* TEXTE À EXAMINER *
——

Maintenant, quel que soit la technique, s’il y a une infection à ce moment-là, un herpès génital, on ne fera pas le traitement. L’acide hyaluronique a une contradiction classique, qui concerne les maladies auto-immunes évolutives.
Est-ce douloureux ?
Non, est c’est important de le savoir, il s’agit de techniques peu, voire pas du tout douloureuses.Les femmes imaginent des choses douloureuses parce qu’on parle d’injection ou de laser, elles pensent que ça va piquer, brûler.
Pour le laser, ce qui est un petit peu désagréable, c’est l’introduction de la pièce à main, comme un petit spéculum chez le gyneco. Mais lorsque les patientes sortent d’une séance, elles reconnaissent toutes qu’elles s’étaient fait un film pour rien.
Avec le laser que j’utilise la séance dure moins de dix minutes, et les tirs laser en eux-mêmes sont extrêmement peu ressentis, parce qu’on a une sensibilité intr vaginale peu sensible au chaud. Pareil pour l’injection d’acide hyaluronique, d’autant que l’on utilise souvent un anesthésiant local au préalable et que cela dure moins de 10 minutes.
Ces traitements conviennent-ils à toutes les femmes ?
Cela convient à toutes les femmes, et je suis d’ailleurs surprise de voir à quel point souvent elles viennent me consulter un peu comme une bouée de sauvetage en dernier recours, et c’est vraiment dommage.
Je vais prendre l’exemple d’une procédure esthétique, alors que l’on n’est pas du tout dans de l’esthétique, mais bien dans du fonctionnel ! Mais, c’est comme si une patiente venait me voir à 80 ans, avec un visage plein de rides et me disait, Bon, est-ce qu’on peut faire juste un petit truc juste avec une seringue ?.

——

* DONNÉES EXTRAITES *
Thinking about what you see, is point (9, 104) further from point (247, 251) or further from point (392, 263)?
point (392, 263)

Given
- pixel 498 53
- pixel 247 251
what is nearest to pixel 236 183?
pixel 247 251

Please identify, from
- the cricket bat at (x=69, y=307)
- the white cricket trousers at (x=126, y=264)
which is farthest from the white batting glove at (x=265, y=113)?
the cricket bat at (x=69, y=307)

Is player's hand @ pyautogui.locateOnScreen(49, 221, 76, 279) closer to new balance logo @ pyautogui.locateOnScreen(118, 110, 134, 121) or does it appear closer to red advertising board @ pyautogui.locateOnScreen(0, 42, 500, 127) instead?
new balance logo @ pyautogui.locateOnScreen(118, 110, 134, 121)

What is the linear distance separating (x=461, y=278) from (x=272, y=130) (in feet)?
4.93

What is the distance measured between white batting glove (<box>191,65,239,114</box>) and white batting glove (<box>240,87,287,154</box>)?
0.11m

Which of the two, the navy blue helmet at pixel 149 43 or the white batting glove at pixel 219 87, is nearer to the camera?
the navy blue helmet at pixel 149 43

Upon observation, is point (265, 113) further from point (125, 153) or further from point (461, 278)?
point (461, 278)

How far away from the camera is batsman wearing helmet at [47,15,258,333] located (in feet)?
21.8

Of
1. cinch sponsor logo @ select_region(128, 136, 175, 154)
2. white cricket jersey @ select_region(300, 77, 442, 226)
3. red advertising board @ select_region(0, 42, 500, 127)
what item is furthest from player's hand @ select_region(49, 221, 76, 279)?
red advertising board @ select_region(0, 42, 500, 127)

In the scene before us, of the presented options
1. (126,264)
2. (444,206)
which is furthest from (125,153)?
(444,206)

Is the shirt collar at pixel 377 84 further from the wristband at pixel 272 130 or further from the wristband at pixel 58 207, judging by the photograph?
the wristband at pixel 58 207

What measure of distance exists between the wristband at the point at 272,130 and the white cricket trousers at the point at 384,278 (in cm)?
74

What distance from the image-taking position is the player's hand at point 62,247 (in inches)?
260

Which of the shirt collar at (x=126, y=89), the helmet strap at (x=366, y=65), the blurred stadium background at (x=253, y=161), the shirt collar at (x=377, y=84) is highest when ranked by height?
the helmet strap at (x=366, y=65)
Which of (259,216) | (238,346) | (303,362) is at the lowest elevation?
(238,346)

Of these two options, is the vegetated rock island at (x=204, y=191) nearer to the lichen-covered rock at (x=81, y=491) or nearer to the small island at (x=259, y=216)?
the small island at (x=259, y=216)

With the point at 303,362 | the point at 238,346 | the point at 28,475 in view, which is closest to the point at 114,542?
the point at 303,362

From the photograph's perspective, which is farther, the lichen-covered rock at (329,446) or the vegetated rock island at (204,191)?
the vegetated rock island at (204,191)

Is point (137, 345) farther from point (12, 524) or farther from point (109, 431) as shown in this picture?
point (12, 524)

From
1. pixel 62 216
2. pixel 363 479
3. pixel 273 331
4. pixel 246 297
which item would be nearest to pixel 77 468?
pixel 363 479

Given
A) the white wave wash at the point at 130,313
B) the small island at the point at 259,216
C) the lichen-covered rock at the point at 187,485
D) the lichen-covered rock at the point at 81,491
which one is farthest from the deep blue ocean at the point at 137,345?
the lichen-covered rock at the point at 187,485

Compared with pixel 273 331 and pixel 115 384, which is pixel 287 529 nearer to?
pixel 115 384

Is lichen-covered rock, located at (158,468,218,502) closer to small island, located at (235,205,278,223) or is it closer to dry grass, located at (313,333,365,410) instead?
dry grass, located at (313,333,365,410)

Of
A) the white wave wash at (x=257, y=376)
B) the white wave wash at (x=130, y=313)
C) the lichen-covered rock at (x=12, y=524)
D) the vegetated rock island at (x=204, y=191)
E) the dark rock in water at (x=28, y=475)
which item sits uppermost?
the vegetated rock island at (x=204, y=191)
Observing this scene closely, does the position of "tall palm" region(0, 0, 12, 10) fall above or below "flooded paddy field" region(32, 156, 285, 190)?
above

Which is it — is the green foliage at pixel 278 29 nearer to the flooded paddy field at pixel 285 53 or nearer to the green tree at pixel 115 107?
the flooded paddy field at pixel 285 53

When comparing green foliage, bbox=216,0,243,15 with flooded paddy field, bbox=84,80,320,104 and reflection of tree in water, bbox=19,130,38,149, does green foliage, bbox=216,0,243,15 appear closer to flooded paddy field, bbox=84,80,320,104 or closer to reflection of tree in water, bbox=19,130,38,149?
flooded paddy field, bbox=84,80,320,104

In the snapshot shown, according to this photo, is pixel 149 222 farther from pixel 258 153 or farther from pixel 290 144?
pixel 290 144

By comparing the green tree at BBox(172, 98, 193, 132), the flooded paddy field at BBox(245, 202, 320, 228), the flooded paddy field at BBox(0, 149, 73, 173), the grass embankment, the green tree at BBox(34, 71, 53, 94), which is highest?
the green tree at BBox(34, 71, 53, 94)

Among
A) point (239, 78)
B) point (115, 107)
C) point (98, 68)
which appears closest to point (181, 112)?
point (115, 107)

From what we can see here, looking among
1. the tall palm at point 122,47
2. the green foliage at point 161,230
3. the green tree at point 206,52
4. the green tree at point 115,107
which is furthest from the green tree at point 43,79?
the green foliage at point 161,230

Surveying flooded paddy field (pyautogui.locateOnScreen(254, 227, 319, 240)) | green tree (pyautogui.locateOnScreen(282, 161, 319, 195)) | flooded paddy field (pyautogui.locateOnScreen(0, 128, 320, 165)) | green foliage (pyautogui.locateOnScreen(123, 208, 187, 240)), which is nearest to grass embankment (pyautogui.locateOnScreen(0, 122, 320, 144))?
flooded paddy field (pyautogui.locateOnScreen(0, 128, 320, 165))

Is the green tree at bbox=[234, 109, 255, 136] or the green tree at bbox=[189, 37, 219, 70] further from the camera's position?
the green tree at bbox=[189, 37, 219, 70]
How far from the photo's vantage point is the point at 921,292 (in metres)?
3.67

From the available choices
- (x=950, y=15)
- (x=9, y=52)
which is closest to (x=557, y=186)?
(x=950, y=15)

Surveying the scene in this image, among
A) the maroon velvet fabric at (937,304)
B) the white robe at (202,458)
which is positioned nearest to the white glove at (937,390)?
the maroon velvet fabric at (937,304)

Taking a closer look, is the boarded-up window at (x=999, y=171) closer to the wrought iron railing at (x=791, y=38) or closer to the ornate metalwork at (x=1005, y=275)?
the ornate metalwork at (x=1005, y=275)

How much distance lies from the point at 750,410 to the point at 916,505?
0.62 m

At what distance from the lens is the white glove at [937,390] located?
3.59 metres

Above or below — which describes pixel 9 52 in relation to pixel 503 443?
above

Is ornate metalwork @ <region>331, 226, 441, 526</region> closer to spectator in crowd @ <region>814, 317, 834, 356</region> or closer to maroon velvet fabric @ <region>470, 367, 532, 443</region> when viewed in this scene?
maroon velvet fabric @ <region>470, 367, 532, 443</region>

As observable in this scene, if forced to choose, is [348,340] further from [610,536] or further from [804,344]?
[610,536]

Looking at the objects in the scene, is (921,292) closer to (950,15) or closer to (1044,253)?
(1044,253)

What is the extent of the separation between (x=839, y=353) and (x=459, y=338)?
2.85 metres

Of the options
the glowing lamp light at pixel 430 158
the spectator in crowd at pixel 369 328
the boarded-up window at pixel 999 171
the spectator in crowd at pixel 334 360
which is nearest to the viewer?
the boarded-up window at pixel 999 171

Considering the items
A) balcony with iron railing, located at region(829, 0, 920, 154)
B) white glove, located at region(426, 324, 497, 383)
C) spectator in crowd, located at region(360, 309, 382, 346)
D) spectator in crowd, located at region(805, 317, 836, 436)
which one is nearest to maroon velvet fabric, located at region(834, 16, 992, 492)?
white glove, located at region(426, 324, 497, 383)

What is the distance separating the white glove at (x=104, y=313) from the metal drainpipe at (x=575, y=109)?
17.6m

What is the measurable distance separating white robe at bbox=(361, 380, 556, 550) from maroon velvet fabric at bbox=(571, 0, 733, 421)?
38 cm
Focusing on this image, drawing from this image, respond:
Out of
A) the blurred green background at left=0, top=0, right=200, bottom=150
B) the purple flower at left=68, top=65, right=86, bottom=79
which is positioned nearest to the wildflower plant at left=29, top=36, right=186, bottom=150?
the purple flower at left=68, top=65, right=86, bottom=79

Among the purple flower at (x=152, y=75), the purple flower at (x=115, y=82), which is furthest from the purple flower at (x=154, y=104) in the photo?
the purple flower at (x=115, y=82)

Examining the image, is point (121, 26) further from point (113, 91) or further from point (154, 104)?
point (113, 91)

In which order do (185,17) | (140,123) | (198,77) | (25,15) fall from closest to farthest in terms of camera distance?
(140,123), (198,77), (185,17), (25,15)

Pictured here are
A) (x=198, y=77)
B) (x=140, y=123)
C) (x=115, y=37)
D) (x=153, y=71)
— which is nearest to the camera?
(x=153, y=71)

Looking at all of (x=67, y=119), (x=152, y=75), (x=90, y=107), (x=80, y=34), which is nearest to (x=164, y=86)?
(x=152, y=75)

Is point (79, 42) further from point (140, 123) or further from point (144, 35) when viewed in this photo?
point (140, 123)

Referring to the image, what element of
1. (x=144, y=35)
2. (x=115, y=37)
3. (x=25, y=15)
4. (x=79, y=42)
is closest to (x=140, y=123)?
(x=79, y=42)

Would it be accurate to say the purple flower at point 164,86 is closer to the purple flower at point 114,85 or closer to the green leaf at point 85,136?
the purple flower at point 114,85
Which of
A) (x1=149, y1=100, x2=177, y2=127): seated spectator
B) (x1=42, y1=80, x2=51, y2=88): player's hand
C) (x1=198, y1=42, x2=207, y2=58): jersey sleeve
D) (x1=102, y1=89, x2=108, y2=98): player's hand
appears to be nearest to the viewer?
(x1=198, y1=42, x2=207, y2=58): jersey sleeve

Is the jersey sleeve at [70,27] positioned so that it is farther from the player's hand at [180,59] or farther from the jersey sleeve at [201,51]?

——

* TÂCHE 1 *
Comment rendre en anglais cette phrase du texte sur les traitements au laser et à l'acide hyaluronique : « Mais lorsque les patientes sortent d'une séance, elles reconnaissent toutes qu'elles s'étaient fait un film pour rien. » ?
* TÂCHE 2 *
D'après le texte sur les traitements au laser et à l'acide hyaluronique :
(a) Combien de temps dure une séance avec le laser utilisé par la praticienne ?
(b) Qu'utilise-t-on souvent au préalable pour l'injection d'acide hyaluronique ?
(c) Quel âge a la patiente de l'exemple tiré d'une procédure esthétique ?
* TÂCHE 3 *
Pouvez-vous écrire la suite du texte sur les traitements au laser et à l'acide hyaluronique, en reprenant après sa dernière phrase ?
Les enregistrements forment un matériau indépendant du texte sur les traitements au laser et à l'acide hyaluronique.

* RÉPONSE 1 *
But when patients come out of a session, they all admit that they had worked themselves up over nothing.

* RÉPONSE 2 *
(a) Moins de dix minutes.
(b) Un anesthésiant local.
(c) 80 ans.

* RÉPONSE 3 *
Le message que j’aimerais faire passer aux femmes est de ne pas attendre de sentir une sécheresse ou d’être gênées pour penser à ces techniques parce que forcément, les résultats sont meilleurs quand on traite le problème précocement
Surtout que quand les femmes attendent trop, il y a un cercle vicieux de la douleur qui s’installe. Elles commencent à souffrir et vont avoir une diminution de la libido et du désir. Les rapports ne doivent pas être associés à la douleur, parce que sinon cela va être plus difficile de reprendre confiance en soi.
Bénéfices des ces méthodes ?
Ces méthodes vont traiter la sécheresse et les douleurs. Les patientes qui se plaignent de fissures ont aussi une amélioration. On constate aussi une amélioration des signes urinaires liés à la sécheresse, ce qu’on appelle maintenant le syndrome génito-urinaire de la ménopause (SGUM).
Il existe également des signes urinaires liés à l’atrophie, notamment les envies fréquentes de faire pipi, ou l’urgenturie, c’est-à-dire le besoin urgent de faire pipi. On sait qu’en améliorant l’atrophie au niveau génital, on améliore aussi les signes urinaires et la flore en reconstituant une bonne flore. Avec la ménopause, le pH vaginal a tendance à augmenter et provoquer certains troubles associés. Des études ont montré qu’en faisant du laser en intravaginal, on notait une amélioration du pH et une amélioration de la flore.
Quels sont les prix de ces méthodes ?
Malheureusement, ces injections qui ne sont pas du tout de confort, ne sont pas remboursées par la sécurité sociale.
Dans mon cabinet, une séance d’acide hyaluronique ou de laser coûte entre 250 et 400 €. Pour l’acide hyaluronique, une seule séance suffit. Pour le laser, il faut compter trois séances la première année.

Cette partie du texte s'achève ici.